When it comes to interviews, words are considered the most important part of the interview process. How we convey ourselves through words in response to the interviewer’s questions can make or break our chances of getting the job.
But what about body language? Often we’re so nervous or focused on how we get our credentials across in the best way possible, that we don’t always pick up on the subtle signals from the interviewer that gives away crucial information. Using the interviewer’s body language to your benefit can up your chances of landing that job.
Interview Is the Arena for You to Demonstrate How Personable You Are
As mentioned before, what we say in an interview is important in order to inform the interviewer of your suitability for the role. But what’s equally important is how personable we are in terms of how we come across.
It can be easy to adopt a ‘them and me’ mentality where we see the interviewer across the table as a machine we have to convince to hire us – void of any human thought or perspective but of course this isn’t true. Interviewers do have their preferences and biases to a certain degree when it comes to the type of person you come across as.
This is why creating a smooth and pleasant interview can really get you ahead of other candidates because this, in effect, is showing them you are someone likeable and agreeable to work together with. As humans, we automatically seek out those who are amiable and make us feel comfortable.
And, of course, we all prefer working with people who can easily understand what we mean and and convey a relevant corresponding response.
The More You Can Decode the Interviewer’s Body Language, the More You’re Able to Turn Threats into Opportunities
Our own body language is extremely important in interviews but how much attention do you pay to the interviewer’s?
Reading the positive body language that interviewers give off – usually smiling and nodding as you give your answer and as a reaction to how you’re behaving – is pretty easy. However, trying to decode negative body language is where it can start to get tricky.
For starters, any negative body language we do pick up on, can send us into a worrying and negative mindset making us think the interview maybe isn’t going as well as we thought. But what’s worse is misunderstanding what the negative body language means causing us to correct ourselves in the wrong way. This can then give off the wrong signals and may even sabotage the interview.
The reality is that interviews rarely go completely smoothly and in fact it can be a perfect test if you have the ability to turn, what seems like a negative, into an opportunity. This is why being able to decode body language more effectively will help you more with landing the job.
Common Negative Body Language and How to React Well to It
Here is some common body language from interviewers that could be interpreted as negative and the best course of action to take to make a good impact.
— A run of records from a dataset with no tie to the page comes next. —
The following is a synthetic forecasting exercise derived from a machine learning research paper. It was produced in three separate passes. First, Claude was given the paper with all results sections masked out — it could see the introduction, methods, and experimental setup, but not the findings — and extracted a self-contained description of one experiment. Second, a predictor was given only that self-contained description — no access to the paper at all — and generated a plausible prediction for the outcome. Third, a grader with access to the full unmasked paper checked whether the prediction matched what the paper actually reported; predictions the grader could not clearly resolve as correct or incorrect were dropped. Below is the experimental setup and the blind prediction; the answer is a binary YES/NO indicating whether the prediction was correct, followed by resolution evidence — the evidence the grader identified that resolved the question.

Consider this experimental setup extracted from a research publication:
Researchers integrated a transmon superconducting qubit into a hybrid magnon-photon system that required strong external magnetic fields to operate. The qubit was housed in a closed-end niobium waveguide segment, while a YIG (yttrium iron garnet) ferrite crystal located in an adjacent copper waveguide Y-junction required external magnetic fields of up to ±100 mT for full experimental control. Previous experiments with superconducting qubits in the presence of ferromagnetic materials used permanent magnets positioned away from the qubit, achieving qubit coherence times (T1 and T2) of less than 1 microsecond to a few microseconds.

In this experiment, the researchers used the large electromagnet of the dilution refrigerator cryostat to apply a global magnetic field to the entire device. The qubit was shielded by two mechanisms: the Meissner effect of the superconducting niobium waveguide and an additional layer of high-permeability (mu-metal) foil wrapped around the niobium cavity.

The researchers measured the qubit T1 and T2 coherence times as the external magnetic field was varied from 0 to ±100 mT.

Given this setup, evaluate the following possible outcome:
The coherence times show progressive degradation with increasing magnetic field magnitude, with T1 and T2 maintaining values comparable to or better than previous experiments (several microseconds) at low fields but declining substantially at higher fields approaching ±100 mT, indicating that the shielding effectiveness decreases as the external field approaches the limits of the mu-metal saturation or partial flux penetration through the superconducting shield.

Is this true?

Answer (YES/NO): NO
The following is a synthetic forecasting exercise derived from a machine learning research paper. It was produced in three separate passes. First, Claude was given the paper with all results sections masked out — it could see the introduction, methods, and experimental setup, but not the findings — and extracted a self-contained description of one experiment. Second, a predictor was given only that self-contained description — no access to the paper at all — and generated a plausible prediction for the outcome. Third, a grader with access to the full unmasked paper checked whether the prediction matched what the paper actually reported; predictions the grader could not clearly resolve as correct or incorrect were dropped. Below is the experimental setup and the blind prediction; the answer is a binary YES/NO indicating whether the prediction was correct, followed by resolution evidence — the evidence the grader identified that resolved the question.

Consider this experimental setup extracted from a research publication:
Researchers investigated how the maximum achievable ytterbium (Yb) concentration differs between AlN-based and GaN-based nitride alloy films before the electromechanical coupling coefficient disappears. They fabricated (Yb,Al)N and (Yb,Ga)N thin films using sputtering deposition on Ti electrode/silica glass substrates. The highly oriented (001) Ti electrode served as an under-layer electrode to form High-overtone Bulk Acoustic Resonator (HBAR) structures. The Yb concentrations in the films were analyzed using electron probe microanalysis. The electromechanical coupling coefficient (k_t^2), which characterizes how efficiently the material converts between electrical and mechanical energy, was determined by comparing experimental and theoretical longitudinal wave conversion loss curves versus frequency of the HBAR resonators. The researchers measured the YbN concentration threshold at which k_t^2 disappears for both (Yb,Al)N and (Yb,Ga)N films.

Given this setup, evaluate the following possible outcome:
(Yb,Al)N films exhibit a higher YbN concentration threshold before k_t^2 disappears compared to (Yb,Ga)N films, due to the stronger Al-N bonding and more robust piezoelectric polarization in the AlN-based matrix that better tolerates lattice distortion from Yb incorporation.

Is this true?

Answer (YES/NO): NO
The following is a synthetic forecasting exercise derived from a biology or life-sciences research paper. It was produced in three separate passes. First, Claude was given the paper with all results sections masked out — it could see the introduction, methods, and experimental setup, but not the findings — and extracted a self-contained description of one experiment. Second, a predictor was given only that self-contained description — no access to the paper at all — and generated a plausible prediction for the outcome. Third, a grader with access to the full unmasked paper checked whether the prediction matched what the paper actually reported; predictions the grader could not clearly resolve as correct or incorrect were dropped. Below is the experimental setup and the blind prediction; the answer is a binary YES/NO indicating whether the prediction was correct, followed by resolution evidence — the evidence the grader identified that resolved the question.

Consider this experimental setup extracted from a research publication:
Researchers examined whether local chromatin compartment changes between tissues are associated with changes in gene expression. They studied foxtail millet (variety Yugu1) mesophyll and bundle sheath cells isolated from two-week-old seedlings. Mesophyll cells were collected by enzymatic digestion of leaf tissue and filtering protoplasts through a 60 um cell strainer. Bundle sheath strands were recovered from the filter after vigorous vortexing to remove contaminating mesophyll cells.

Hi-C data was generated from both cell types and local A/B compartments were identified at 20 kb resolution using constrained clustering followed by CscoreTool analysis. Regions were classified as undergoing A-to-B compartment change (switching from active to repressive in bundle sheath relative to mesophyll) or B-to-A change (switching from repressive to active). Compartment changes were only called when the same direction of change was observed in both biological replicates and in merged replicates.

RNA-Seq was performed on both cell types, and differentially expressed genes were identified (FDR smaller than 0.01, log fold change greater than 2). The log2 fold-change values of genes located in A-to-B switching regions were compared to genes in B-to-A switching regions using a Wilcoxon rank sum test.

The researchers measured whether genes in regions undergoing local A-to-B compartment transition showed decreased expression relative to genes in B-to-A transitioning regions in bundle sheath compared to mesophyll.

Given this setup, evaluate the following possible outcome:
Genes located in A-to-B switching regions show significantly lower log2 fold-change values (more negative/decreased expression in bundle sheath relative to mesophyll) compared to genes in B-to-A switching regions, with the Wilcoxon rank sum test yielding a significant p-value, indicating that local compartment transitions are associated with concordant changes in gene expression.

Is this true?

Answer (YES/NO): YES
When someone raises their eyebrows it’s usually interpreted by the other person as having said something surprising or questionable. If the interviewer does this you should stop what you’re saying and clarify your point before they have to ask.
Not Making Eye Contact
If they’ve been making good eye contact up to this point (ruling out the possibility of having difficulty with eye contact) it’s usually a sign that they’re losing interest. Here you should either get to the point more quickly or change the strategy of answering the question.
Tapping on the Desk or Fidgeting
This is a sign that they are aware of time restraints so either they feel time is running out or the end of the interview is approaching. Use this to your advantage by taking the opportunity to add any extra qualities you want to highlight (as long as they are in context).
They Stop Taking Notes
It can be disconcerting when you notice that they’ve stopped writing down what you’re saying and usually it is a sign that your answer may not be satisfactory enough. When this happens, make sure you end your point as quickly as possible and begin another one. It may also be better to try a different approach.
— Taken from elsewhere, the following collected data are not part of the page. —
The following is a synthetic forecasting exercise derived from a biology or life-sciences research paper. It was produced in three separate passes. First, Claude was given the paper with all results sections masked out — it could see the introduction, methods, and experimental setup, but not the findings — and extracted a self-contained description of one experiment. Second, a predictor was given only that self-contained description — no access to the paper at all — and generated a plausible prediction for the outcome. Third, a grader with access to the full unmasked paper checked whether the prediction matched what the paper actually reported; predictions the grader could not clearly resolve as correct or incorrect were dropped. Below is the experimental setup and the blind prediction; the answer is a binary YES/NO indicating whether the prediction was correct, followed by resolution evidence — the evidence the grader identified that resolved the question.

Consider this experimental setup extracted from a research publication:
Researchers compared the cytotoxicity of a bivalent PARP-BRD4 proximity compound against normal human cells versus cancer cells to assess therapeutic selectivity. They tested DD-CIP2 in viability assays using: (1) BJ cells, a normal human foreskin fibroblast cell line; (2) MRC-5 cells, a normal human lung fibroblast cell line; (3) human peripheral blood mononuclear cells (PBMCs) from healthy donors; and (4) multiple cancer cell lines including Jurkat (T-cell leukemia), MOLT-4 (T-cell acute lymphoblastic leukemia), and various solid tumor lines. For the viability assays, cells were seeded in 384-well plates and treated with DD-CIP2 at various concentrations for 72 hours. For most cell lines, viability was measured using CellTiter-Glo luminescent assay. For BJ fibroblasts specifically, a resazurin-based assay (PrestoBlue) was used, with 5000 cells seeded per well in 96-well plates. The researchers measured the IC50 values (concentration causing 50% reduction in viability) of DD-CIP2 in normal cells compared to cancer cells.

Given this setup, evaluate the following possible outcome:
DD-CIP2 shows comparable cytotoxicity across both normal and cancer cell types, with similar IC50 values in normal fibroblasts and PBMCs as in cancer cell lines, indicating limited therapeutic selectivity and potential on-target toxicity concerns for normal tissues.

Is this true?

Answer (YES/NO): NO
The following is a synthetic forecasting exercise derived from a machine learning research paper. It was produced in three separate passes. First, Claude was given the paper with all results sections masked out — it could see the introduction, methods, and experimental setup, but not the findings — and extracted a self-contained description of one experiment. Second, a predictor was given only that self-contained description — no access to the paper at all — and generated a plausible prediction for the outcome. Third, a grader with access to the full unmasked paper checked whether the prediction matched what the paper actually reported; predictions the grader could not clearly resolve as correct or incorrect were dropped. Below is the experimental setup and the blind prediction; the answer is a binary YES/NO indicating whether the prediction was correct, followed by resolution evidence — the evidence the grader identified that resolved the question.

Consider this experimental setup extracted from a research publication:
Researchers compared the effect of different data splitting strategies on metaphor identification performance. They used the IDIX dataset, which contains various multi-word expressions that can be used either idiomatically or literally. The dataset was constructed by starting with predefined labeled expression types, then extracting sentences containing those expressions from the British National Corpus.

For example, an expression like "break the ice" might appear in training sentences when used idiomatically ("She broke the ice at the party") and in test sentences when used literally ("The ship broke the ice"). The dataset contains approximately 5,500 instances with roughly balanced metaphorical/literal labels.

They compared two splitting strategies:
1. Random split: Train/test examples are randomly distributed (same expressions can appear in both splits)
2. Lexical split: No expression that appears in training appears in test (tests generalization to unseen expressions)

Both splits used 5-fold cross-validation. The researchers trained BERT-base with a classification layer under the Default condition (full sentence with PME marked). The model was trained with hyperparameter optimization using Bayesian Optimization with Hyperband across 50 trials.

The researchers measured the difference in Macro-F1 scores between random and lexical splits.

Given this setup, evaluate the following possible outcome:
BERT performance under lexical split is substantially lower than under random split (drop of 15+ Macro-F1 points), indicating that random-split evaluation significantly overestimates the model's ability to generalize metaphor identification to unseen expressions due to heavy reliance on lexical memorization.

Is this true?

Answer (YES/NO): YES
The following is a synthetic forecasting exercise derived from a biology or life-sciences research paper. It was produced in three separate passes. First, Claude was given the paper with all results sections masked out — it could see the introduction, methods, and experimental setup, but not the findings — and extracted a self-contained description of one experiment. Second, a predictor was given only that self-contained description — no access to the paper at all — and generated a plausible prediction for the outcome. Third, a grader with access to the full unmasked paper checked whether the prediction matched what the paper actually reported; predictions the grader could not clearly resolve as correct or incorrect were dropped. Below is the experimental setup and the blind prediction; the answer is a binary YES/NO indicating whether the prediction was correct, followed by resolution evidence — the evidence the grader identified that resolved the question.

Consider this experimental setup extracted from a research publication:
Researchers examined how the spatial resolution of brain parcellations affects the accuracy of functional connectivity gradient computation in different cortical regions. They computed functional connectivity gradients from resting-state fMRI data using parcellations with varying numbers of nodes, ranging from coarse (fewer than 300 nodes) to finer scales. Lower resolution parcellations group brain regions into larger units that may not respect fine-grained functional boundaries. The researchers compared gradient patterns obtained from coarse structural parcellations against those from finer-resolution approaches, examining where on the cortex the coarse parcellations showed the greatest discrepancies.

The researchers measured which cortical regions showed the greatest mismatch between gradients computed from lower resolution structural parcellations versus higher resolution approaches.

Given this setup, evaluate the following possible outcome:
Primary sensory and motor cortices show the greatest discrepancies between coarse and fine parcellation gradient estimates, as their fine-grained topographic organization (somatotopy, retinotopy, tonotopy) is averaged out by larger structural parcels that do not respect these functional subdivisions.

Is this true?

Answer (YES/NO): NO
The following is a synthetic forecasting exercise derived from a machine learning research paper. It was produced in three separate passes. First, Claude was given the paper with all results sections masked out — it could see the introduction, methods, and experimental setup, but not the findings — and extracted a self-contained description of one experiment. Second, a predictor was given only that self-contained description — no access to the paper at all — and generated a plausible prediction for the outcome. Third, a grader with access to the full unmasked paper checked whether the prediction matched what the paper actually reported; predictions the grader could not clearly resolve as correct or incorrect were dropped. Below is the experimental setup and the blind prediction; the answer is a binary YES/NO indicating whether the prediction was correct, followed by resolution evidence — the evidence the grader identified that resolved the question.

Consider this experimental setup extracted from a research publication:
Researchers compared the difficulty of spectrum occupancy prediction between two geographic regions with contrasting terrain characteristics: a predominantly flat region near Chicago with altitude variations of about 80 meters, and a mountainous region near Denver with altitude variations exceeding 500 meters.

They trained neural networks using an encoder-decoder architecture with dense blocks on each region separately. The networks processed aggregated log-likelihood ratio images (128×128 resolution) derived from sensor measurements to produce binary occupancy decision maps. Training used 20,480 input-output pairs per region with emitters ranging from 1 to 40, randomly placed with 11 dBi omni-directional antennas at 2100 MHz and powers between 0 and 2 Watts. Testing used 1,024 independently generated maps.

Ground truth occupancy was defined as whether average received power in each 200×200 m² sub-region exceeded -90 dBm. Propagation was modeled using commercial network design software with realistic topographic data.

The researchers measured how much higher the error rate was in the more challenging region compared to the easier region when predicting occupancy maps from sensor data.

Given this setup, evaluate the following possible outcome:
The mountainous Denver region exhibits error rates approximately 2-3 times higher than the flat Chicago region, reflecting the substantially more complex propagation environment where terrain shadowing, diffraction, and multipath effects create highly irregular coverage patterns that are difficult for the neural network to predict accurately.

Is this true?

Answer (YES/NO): YES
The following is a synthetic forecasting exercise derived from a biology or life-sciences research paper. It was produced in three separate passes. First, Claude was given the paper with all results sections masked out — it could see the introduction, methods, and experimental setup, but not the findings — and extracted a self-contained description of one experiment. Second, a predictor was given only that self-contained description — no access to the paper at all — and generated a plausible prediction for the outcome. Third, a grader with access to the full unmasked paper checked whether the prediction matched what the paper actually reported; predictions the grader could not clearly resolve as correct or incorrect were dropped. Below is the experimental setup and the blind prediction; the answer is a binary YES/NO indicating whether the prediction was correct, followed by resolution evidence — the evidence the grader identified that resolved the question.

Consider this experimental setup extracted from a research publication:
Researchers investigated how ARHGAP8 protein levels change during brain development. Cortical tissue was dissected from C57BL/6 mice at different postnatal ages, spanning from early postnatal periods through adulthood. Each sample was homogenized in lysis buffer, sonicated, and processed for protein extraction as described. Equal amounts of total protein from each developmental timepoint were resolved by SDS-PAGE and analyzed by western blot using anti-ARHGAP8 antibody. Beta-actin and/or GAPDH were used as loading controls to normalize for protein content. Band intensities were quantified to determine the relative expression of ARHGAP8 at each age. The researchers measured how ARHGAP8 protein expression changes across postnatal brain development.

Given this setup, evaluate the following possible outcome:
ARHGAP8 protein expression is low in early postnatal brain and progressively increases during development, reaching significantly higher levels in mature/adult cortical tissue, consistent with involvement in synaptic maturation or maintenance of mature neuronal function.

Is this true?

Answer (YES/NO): YES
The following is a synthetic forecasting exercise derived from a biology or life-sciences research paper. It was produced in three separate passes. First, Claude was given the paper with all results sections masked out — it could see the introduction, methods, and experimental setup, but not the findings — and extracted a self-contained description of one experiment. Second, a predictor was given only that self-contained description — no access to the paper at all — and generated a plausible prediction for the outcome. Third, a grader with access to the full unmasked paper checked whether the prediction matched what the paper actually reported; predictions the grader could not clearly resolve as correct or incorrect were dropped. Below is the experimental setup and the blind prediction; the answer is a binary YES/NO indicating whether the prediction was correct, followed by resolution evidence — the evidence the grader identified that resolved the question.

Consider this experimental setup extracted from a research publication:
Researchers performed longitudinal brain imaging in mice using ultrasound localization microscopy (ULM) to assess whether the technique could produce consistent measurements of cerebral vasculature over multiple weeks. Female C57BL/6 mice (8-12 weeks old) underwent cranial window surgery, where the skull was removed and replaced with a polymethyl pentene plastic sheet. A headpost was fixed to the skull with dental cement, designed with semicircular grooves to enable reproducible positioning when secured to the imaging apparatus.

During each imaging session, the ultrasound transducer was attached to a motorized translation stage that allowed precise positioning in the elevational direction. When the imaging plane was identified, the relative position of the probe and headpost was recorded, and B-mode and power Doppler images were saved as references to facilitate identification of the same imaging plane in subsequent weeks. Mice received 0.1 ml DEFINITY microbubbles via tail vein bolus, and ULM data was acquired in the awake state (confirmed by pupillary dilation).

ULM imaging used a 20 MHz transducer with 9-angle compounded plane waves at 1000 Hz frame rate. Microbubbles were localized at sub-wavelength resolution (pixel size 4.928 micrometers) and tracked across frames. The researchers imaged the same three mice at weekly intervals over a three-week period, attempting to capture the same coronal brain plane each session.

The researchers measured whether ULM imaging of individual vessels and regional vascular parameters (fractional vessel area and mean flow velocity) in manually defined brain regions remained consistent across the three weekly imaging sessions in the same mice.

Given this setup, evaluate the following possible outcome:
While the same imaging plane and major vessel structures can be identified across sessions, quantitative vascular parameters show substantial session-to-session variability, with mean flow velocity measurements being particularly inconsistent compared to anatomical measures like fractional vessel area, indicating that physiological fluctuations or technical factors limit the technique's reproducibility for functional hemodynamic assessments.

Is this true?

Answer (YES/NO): NO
Always Enter an Interview With a Positive Mindset
Remember, decoding body language can be subjective. While the interviewer may well be giving away what they’re thinking, for many it’s an intentional way to see how well you react under pressure. But don’t let this put you off – if you maintain a positive mindset throughout and be aware of possible negative signs then you will be more relaxed in dealing with them.
If indeed they are testing you, reacting in a calm and confident manner is the way to show them you aren’t flustered or easily put off.
By adopting this positive mindset:
- You realise that you shouldn’t expect to get every question right. Much of the time, the interviewer may not fully know the answer themselves or they’re more interested in your thought processes. So stay calm and relaxed even if you feel you’ve answered incorrectly.
- You will be less likely to judge yourself harshly or put pressure on yourself to perform perfectly. This will allow the interview to flow in a more natural state and let the interviewer see you in a more personable way rather than in complete interview mode.
- You will be more confident in realising that the interview is just as much for you as it is for them. Asking questions to gather more information for yourself will not only benefit you, but allow a better and more natural interaction during the interview.
- You will realise that not all interviewers are prepared and often aren’t especially trained in interviewing. If you keep this in mind, even if the interviewer is very professional, it will stop you from developing that sense of inferiority.
- You will be more likely to maintain enthusiasm which goes a long way when shown at the right times during an interview.
So next time you enter the interview room, be aware of negative body language, stay calm and react accordingly. Be positive and be personable – this is what interviewers are always looking for, if not to see if you’re a good fit, then definitely on a subconscious level. Good luck!